Document First approach (m2)

The wikipedia documents shown as the red nodes always visible. With the metadata nodes (important words & categories) as hidden nodes. When a user moves the mouse over a document node all of that documents metadata nodes become visible, showing if any are related to other documents. The space between nodes shows how different or similar they are. This comes from the physics in Arbor.js moving connected nodes together and other nodes away.

Figure 1

Metadata First approach (m2r2mc)

The metadata nodes are shown first with the document nodes hidden. Related nodes will be close together with unrelated nodes far apart. When a Node is hovered over the connected document node(s) become visible. The length of a node is shown to the side of the document name. When a user clicks on a node that gets selected as a facet.

When a user clicks on a metadata node it becomes selected as a facet and filters the nodes accordingly. When a user clicks on a document node they are taken to the wikipedia page of that document.

Figure 2

Sometimes a user will choose a bad facet and filter items that they want, with traditional document set visualisations its unclear to the user that they’ve made the mistake. One of the strengths of this method is a user can see if they're about to choose a good facet, because the related items will become visible. The user might see that they’re about to choose a bad filter and see a better one near by.

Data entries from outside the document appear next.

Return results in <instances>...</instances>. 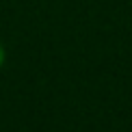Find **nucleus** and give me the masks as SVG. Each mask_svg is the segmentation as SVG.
Wrapping results in <instances>:
<instances>
[{"label":"nucleus","instance_id":"nucleus-1","mask_svg":"<svg viewBox=\"0 0 132 132\" xmlns=\"http://www.w3.org/2000/svg\"><path fill=\"white\" fill-rule=\"evenodd\" d=\"M4 59H7V54H4V48H2V43H0V67L4 65Z\"/></svg>","mask_w":132,"mask_h":132}]
</instances>
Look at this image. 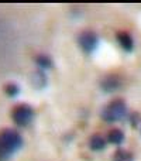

One documents length does not relate to other documents. So this is presented just a text beside the document name. This doesn't take advantage of the graph nature of this presentation. It would be nice to present the length as the node size, but due to lack of time this couldn't be implemented.

Figure 3

One of the problems with this approach is that the information space gets cluttered with lots of nodes flying about overlapping each other, as seen in Figure3. However the increase in nodes increases the gravitational pull between related nodes so it is still usable, you just need to limit the information space before you can make much sense of it. It would be good to be able to zoom in and out of such a graph based knowledge space to allow a user to browse over larger collections.

Its possible to limit the number of shown “important word” nodes, because they are ordered you can choose to show only the top 3,4 or 15. This has only been implemented with a php get option tf_limit=X where X is a number. It would be difficult to do the same with the categories.

When limiting the amount of metadata nodes the similarities and differences between documents become less clear. This is an area for further research, it falls back on how good the important words are. In a small document set like the one used in this assignment its possible for unimportant words to have a high TF-IDF value, but with bigger datasets unimportant words should become less of a problem.

Figure 3 also shows 2 levels of connectedness with the document nodes, which are usually hidden. This makes it clearer what documents are related to each other.

Future work

It'd be cool to implement this all in javascript parsing the wikipedia pages on the fly. So the user can put in a keyword and compare the results, or the user could put in one wiki page and compare all linked to documents.

For a live example check out stephenn.info/p/comp543 this might kill your brower, its pretty heavy.